Populations from Pakistan and north India share a sizable proportion of variation with European populations and Central and West Asians have been major contributors to the gene pool of this region, consistent with arrival of migrants from Northwest Asia [13, 14, 17]. In Pakistan the Karakoram Mountain ranges that are part of the Himalayan Mountains in the north have been a major barrier to gene flow from China, although this does not appear to be the case in India where Sino-Tibetan populations entered through the north-east corridor and Nepal .
Most Y-chromosomal lineages found in both tribal and non-tribal populations from South Asia date back to the Paleolithic period. Common haplogroups (markers) include C5 (M356), F* (M89), H1 (M52), H2 (Apt), L1 (M27; M76), R1a1 (M17) and R2 (M124) [19, 20]. All except for R1a1, which constitutes 55% of Y chromosomes in Pakistan, have long coalescent times and appear to be indigenous. Y haplogroup J2* (M172) which is prevalent in Pakistan and north and west India represents a West Asian contribution to the genetic diversity of the sub-continent (although the migrants would of course have carried other lineages as well) . O2* (P31), O3* (M122) and Q* (M242) lineages in India and Pakistan are probably representative of migrants from East and Southeast Asia [21, 22]. Generally haplotype variation between populations is higher, especially between tribes [23, 24].

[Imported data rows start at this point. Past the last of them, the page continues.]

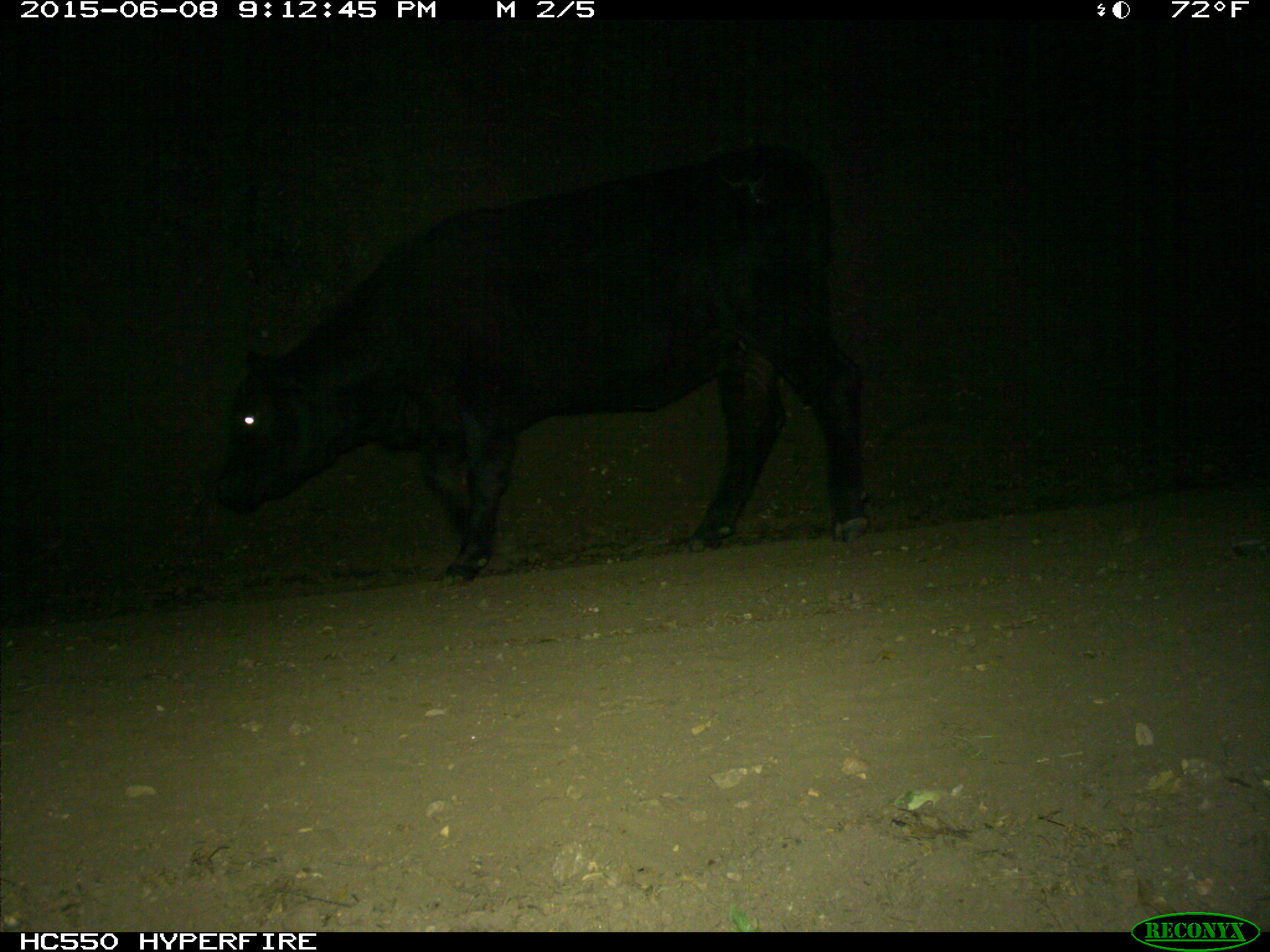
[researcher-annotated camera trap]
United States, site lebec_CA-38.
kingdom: Animalia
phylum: Chordata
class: Mammalia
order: Artiodactyla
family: Bovidae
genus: Bos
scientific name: Bos taurus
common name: domestic cow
Bos taurus (domestic cow).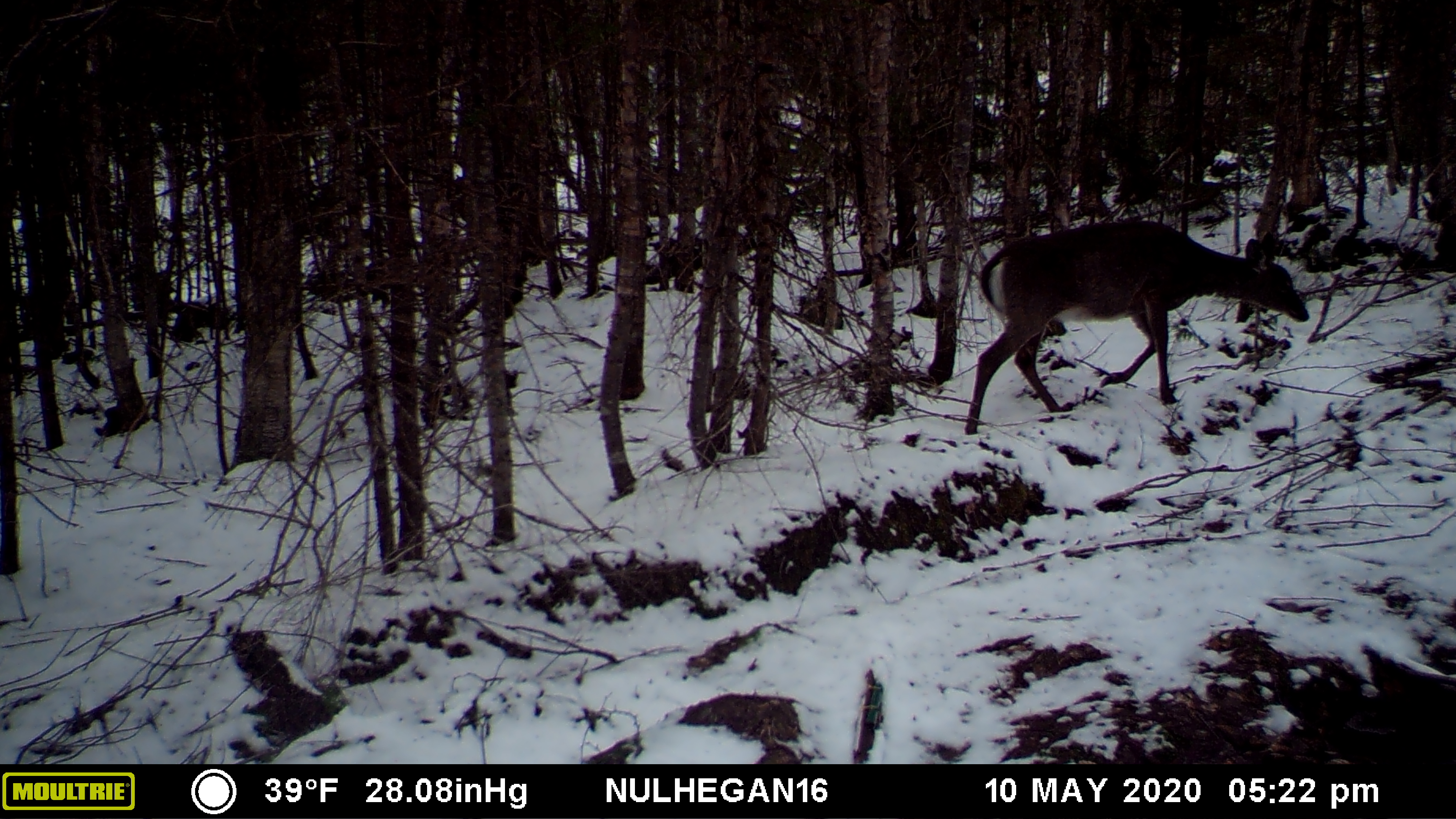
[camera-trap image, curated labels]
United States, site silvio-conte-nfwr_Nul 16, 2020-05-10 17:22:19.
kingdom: Animalia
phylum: Chordata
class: Mammalia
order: Artiodactyla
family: Cervidae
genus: Odocoileus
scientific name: Odocoileus virginianus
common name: white-tailed deer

More than 60% of mitochondrial lineages in this region are represented by haplogroup M and mitochondrial variation, especially in haplogroup M, is largely local in origin with estimated coalescence times in the Paleolithic . Approximately 30% of Indian mtDNA haplotypes belong to West Eurasian haplogroups. Haplogroups R7 and U2 lineages are specific to India and the variation in its distribution also suggests an ancient origin [25, 26]. It has been argued that the presence of Eurasian and Australasian mitochondrial haplogroups M, N and R and Y haplogroups C* (M130), D* (M174) and F* in South Asia supports the migration of humans out of East Africa via a southern coastal route through the sub-continent . The Andaman and Nicobar Islanders that comprise six tribal populations and lie on the southern coastal route to Oceania show a high level of population differentiation with unique mitochondrial sequences in the Andamanese probably arising by genetic drift in an isolated population. However, the Nicobarese share genetic relatedness with Southeast Asians and are probably more recent migrants in comparison with their neighbors . The presence of haplogroups B5a and F1 near the border between India and Nepal suggests movement across the Himalaya Mountains and this possibility is also supported by the detection of Indian haplogroups R6 in the Nepalese .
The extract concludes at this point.